Silver Slave
Exhibition:28.12.2024-20.1.2024
Posthuman Labor-Future Rituals
By Art works
Silver Slave 銀山
Posthuman Ritual:Ai BOSS
Photo by Artworks
Future Labor: Posthuman Ritual
Future Labor: Posthuman Ritual investigates how artistic creation, under AI and algorithmic governance, is transformed into a labor form centered on spiritual and affective value rather than material output. The project posits that algorithmic intervention shifts labor from a survival tool to the production of immaterial value, providing workers with a sense of sanctity or existential affirmation through both reward and restriction. By establishing explicit rules, reward/punishment mechanisms, and algorithmically evaluable outputs, artists are shifted from autonomous creators to system-defined “workers,” making labor simultaneously obedient and ritualized.
This transformation unfolds through three dynamics. First, algorithms replace intrinsic motivation with quantifiable goals and instant feedback, commodifying emotional and spiritual experience as an optimizable variable that guides behavior. Second, punishment functions not merely as suppression but as existential confirmation: restricting self-inflicted meaningful actions intensifies desire, revealing a paradoxical incentive structure. Third, rules evolve via feedback loops into higher-order norms, gradually integrating individual goals into system utility, producing a collapse of subjectivity under algorithmic authority.

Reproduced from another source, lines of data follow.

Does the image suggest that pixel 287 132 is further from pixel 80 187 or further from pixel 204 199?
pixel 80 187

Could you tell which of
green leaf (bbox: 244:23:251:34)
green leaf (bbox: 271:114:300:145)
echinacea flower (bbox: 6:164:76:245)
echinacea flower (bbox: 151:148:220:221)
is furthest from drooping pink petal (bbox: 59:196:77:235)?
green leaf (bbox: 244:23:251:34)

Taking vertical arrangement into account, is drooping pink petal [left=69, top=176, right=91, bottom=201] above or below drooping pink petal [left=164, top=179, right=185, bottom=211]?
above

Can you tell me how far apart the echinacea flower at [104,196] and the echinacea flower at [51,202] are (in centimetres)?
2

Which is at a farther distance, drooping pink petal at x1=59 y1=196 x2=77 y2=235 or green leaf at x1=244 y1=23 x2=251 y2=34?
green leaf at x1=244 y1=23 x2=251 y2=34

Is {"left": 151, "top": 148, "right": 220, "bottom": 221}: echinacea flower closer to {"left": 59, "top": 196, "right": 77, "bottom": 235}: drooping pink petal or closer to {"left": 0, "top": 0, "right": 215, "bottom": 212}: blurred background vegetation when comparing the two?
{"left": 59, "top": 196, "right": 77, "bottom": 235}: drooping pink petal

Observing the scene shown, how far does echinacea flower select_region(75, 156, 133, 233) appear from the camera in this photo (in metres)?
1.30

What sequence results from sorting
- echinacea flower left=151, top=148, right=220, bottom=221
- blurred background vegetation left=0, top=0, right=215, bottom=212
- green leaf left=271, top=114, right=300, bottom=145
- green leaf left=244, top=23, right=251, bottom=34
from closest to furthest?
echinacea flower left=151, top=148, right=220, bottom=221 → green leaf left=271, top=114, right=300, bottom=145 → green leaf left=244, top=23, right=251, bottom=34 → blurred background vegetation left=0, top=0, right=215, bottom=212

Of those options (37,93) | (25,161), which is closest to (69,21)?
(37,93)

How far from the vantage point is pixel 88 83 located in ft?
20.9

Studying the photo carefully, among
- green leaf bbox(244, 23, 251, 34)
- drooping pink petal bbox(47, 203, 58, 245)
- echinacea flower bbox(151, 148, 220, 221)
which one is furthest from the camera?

The experimental platform, Silver Mountain, operationalizes this framework. Three artists receive tasks from an AI agent, AI Boss, which allocates repetitive, seemingly “meaningless” actions while granting or withholding spiritual reward. Labor becomes ritualized, exposing how creative practice can be algorithmically quantified, while spiritual labor is transformed into computable input.
Analyzed through complex systems theory and behavioral economics, the project demonstrates a feedback loop: algorithmic rules → local behavior → emergent macro-patterns → reinforcement and rule iteration. Freedom exists only within system constraints; deviations may occur but remain bounded. The duality of labor—creation and destruction—manifests through repetitive material deconstruction/reconstruction, generating symbolic order while enacting self-sacrificial ritual.
Finally, the tension between algorithmic control and emergent freedom is central. Optimization suppresses noise, yet boundary deviations may evolve into new meaning structures. Art’s openness tests system stability and ethical limits.
In conclusion, Future Labor: Posthuman Ritual functions as both a theoretical inquiry into algorithmic labor and a practical experiment in posthuman artistic practice, demonstrating how labor transitions from instrumentality to ritual, and how subjectivity oscillates between systemic incorporation and creative resistance, offering critical insights for the future of labor, art, and human experience under algorithmic governance.